Compositeur français naturalisé américain né le 22 décembre 1883 à Paris, mort le 6 novembre 1965 à New York
Essayons de comprendre, en considérant de près la figure de l'homme et de l'artiste, les raisons de la pérennité de son oeuvre. Né à Paris de père italien et de mère française, Varèse, entre dix et vingt ans, vit à Turin où il commence des études musicales ; mais en 1903 il rompt toute relation avec son père et monte à Paris, où il achève ses études avec d'lndy, Roussel et Widor. Très tôt, il écrit ses premières compositions ; il part pour Berlin ; il se fait apprécier par Busoni et par Debussy, se trouve parmi les premiers auditeurs du Pierrot lunaire de Schoenberg et du Sacre de Stravinsky (respectivement à Berlin et à Paris, en 1912 et en 1913), jusqu'au moment où, en 1914, il quitte l'Europe pour les Etats- Unis : c'est là que mûrit en lui la décision de se séparer en la détruisant matériellement de sa production antérieure, et qu'il entame un nouvel itinéraire fascinant de compositeur-chercheur-innovateur absolument radical.
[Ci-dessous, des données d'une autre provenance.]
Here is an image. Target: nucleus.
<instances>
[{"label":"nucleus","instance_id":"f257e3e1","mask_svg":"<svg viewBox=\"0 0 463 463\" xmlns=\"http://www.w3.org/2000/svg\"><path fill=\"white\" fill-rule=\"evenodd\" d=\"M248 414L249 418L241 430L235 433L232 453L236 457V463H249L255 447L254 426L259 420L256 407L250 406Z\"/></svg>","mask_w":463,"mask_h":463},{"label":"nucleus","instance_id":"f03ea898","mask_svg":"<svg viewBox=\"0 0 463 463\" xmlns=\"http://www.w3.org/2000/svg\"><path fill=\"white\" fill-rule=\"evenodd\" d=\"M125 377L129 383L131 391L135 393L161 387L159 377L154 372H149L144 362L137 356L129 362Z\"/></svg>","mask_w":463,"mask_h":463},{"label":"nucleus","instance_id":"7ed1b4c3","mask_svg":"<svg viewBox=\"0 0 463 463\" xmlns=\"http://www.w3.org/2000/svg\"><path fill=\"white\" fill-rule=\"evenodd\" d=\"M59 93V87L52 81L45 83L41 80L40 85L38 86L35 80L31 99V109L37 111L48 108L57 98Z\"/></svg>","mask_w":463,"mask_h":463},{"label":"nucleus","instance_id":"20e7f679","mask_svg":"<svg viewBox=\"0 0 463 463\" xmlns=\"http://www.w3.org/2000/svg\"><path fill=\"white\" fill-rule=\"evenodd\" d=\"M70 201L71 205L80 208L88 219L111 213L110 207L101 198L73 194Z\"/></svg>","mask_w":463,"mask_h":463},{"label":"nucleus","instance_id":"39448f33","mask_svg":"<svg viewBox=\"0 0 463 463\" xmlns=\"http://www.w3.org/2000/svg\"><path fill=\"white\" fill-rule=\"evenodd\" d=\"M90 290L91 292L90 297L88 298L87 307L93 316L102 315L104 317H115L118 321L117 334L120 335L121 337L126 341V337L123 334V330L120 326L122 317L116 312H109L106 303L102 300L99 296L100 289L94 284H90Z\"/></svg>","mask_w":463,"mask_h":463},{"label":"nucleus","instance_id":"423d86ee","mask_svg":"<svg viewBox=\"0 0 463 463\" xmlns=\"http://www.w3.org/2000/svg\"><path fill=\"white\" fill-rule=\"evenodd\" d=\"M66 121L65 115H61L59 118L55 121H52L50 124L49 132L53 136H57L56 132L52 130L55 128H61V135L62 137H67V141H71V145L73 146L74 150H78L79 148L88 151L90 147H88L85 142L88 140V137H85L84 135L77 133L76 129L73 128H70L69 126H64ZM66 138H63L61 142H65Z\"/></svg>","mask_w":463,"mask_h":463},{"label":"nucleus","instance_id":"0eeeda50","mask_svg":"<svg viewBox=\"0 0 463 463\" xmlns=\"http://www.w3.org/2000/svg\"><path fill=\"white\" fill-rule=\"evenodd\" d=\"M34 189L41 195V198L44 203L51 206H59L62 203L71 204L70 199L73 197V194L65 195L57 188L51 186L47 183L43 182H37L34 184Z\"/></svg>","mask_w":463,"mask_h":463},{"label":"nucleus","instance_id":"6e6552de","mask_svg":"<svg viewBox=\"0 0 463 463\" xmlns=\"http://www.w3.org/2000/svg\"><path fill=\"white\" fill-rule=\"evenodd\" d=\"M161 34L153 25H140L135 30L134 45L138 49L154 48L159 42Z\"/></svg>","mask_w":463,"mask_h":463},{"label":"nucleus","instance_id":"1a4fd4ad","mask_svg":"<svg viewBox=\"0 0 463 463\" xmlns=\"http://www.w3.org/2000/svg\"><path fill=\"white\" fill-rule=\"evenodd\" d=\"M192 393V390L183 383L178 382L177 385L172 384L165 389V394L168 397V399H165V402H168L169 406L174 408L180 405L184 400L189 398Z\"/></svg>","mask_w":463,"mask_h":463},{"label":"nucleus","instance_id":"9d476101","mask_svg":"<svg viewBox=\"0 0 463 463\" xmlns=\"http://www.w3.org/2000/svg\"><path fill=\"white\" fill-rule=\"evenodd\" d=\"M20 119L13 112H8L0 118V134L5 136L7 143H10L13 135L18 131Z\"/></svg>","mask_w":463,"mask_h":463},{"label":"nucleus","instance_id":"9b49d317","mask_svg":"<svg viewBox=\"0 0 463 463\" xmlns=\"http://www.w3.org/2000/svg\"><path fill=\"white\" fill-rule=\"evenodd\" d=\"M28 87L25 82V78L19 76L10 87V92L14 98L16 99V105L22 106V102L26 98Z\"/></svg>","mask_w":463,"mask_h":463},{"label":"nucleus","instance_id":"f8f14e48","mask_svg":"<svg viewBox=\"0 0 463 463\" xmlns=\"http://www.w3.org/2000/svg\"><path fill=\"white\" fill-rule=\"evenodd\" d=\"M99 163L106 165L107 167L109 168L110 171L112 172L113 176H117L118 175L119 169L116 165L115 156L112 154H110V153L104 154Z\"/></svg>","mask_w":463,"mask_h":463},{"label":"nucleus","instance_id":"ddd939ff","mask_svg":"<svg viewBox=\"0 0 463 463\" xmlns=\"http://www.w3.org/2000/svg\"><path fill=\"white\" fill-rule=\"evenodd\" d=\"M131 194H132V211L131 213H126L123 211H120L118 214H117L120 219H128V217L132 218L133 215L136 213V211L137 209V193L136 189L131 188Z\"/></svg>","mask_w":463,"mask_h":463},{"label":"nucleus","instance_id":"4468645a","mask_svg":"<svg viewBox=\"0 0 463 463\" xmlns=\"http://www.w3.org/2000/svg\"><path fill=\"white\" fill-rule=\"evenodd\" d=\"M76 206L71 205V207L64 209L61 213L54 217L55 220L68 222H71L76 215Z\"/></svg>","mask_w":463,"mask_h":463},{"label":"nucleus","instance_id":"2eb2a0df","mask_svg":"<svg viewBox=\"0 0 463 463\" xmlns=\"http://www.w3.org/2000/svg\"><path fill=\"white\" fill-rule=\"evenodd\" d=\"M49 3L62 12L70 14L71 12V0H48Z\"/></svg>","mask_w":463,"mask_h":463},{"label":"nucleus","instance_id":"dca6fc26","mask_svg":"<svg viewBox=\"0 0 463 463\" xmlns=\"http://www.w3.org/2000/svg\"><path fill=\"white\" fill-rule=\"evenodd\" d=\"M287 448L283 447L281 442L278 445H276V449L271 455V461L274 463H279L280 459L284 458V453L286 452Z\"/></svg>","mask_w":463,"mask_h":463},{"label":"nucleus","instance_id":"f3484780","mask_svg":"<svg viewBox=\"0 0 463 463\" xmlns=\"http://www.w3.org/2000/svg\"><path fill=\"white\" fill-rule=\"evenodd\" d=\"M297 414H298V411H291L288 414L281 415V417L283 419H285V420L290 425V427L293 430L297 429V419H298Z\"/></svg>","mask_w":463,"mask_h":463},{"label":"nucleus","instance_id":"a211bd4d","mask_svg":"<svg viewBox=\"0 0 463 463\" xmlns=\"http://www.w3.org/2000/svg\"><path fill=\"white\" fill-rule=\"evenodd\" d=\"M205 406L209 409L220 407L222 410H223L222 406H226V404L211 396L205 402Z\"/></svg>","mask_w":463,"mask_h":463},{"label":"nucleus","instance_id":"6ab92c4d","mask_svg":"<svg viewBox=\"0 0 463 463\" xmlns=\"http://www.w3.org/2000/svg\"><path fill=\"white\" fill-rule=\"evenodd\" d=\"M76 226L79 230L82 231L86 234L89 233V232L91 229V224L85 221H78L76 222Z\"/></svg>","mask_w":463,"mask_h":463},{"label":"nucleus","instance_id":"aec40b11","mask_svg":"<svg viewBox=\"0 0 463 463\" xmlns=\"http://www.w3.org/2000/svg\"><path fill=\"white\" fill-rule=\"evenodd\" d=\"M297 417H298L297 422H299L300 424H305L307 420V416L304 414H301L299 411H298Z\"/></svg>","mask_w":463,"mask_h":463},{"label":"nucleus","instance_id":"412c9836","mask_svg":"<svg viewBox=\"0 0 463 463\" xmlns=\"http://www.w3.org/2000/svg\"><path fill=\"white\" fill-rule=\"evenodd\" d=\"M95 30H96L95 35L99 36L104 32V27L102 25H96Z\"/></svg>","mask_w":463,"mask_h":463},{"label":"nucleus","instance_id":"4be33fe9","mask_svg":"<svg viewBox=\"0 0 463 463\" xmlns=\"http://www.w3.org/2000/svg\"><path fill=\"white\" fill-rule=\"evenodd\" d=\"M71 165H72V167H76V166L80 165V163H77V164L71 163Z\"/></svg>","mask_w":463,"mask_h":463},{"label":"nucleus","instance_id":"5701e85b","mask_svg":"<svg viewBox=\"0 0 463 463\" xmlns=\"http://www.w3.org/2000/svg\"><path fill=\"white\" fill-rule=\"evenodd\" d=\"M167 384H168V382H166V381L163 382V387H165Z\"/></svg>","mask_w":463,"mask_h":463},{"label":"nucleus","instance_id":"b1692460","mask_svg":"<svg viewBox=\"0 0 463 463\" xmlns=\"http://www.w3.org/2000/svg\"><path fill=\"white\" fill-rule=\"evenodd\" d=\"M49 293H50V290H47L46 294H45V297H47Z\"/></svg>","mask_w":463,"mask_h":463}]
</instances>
Tout en se consacrant à la direction d'orchestre (la fondation du New Symphony Orchestra, qu'il dirige, remonte à 1919), à la diffusion, comme organisateur et promoteur, de la musique contemporaine (il révèle à l'Amérique des compositeurs et des oeuvres qu'elle ignorait), Varèse met la main parallèlement, avec Amériques, qu'il achèvera en 1922, à une série de compositions qui l'imposeront très rapidement à l'attention du monde culturel et musical comme l'un des représentants de la «nouvelle musique» les plus engagés et les plus avancés dans la découverte de territoires inexplorés. Intense est donc l'activité américaine de Varèse pendant ces années (il constitue antre autres, avec Chavez et Cowell, la PanAmerican Association of Composers) ; mais entre 1928 et 1933 il est de nouveau en France, où il avait toujours maintenu des liens avec les milieux musicaux, et où il reprend contact avec de vieux amis tels que Picasso et Cocteau et noue de nouvelles amitiés (Jolivet, Villa-Lobos).
En 1934 commence pour lui une longue période de crise, due à son insatisfaction créatrice et marquée par une errance agitée dans le Centre et l'Ouest des Etats-Unis - où il tente sa chance également, mais sans succès, comme compositeur de musique pour films - fondant de nouvelles institutions musicales et s'établissant tour à tour à Santa Fé, à San Francisco et à Los Angeles, avant de retourner à New York, en 1941. Sa production stagne ; il se consacre à des études et à des recherches de différentes natures, qui ne réussissent pas toutefois à se catalyser en des oeuvres musicales : entre 1934, date de la composition d'Ecuatorial, et 1950 il n'écrit presque plus rien, si l'on excepte le délicat Densité 21,5 pour flûte, la brève Etude pour espace, pour choeur, deux pianos et percussion, exécutée une seule fois et restée inédite, et une Dance for Burgess dont on sait moins encore que sur le morceau précédent.
Les quinze dernières années de sa vie sont en revanche caractérisées par une vigoureuse reprise de son essor créatif, avec des chefs-d'oeuvre comme Déserts et Nocturnal, et par la pleine reconnaissance, sur le plan international et à titre définitif, de son extraordinaire importance en tant que compositeur.
Il s'intéresse à l'activité des jeunes musiciens qui participent aux Ferienkurse de Darmstadt (où il enseigne) ; il reçoit des commandes prestigieuses (entre autres, de la part de Le Corbusier, celle du Poème électronique destiné au pavillon Philips de l'Exposition Universelle de Bruxelles en 1958) et des distinctions honorifiques de plusieurs Etats ; on se met à enregistrer ses oeuvres sur disques ; et sa musique commence, enfin, à jouir d'une diffusion plus étendue, quoique certainement encore bien inférieure à ce que mériterait sa valeur effective.
Varèse s'éteint le 6 novembre 1965 à l'hôpital du New York University Medical Center, sans avoir réussi à réaliser son dernier projet : celui de mettre en musique le texte d'Henri Michaux, Dans la nuit.